Essential for the last phase of building our data strategy, prioritisation, we'll want to get a clear understanding of how to quantify the impact of these ideas. How does implementing the above move the needle?

For this, get your stakeholders to link the deliverables from these projects to metrics. If your business has existing key metrics, results, and performance indicators (OKRs, KPIs, etc.) it uses then these are great first candidates.

Sometimes, a function or team will want something that isn't clearly linked to existing indicators. That's fine - part of writing a new strategy should involve challenging the existing ways of working. Have the team come up with something measurable and quantifiable for these cases. If they can link it to either money, time, or risk measures you're in a really good spot.

You might be tempted to get into estimating impact at this stage, but I've found it's better to do that later. Go through the next phase of the data strategy framework ("How do we get there?") and come back to impact at the last phase ("Where do we start?"). The added calendar time between ideation and impact assessment lets stakeholders review, update, and edit their ideas with a fresh set of eyes (spoiler alert, they'll want to change things).

Results

You now have a great long list of things the business wants to achieve to improve the day-to-day workings of the teams with their data.
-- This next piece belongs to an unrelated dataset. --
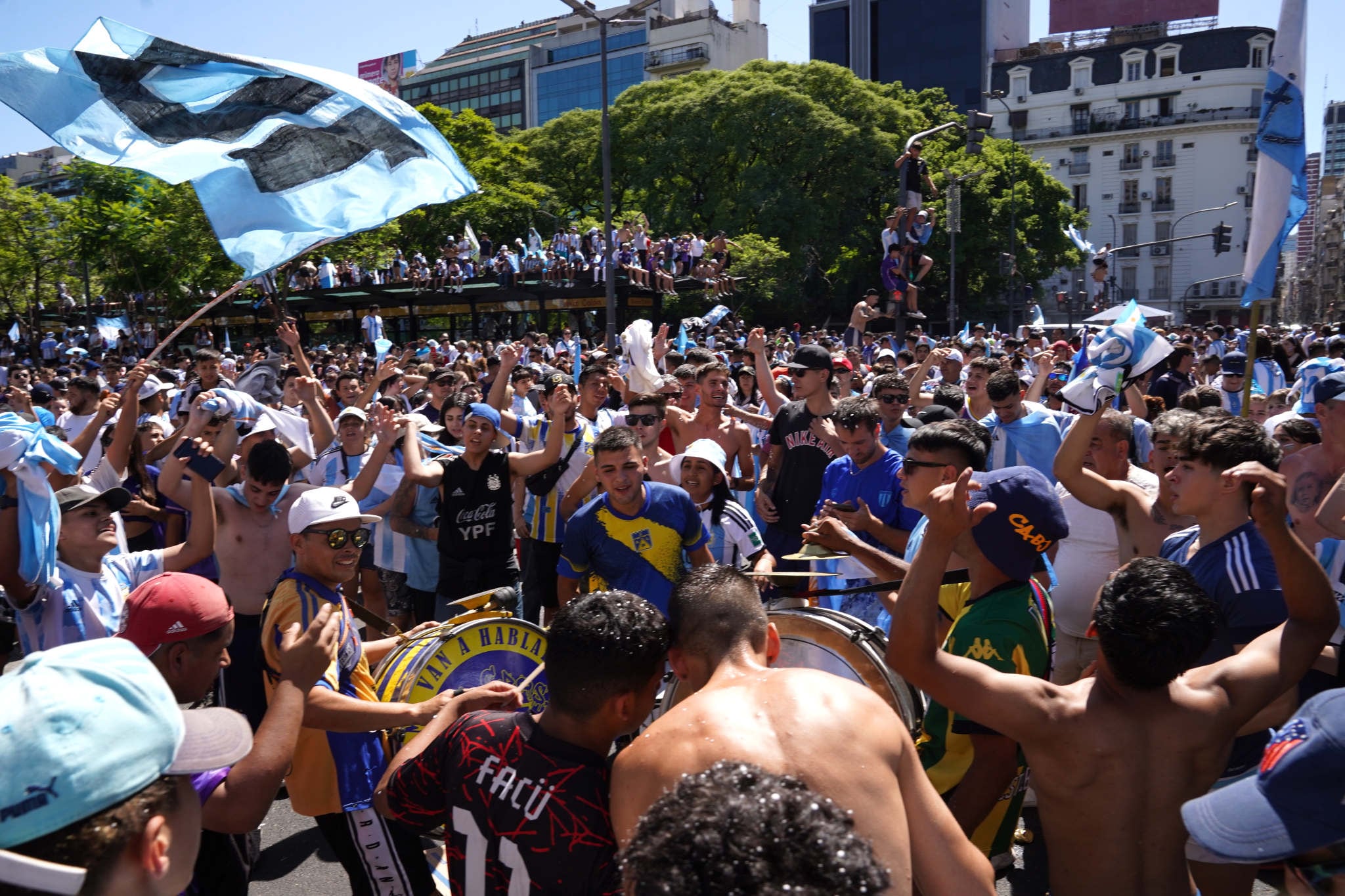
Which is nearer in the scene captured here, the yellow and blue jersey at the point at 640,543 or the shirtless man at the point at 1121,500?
the shirtless man at the point at 1121,500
You'll have everything from data lineage and catalogues to better BI reporting to fully-fledged automated machine-learning solutions churning through streaming datasets.

The point at this stage is to get people excited and engaged, but also to understand what good looks like in their eyes - and align that vision with the actual business strategy.

There is a lot of information gathering and collaboration in this process stage. I use a mix of workshops (typically following the perfect workshop blueprint), surveys, and interviews to do this. I'll try and get some templates together and posted here for easy replication in the future if that's something readers are interested in.

We'll start to create a roadmap on what it would take to achieve this next. Then finally we'll look at what's possible and where to start.

Bit of a long one, but hope it was worth it. As always, any feedback on the issues or what you might want to read in the future is greatly appreciated.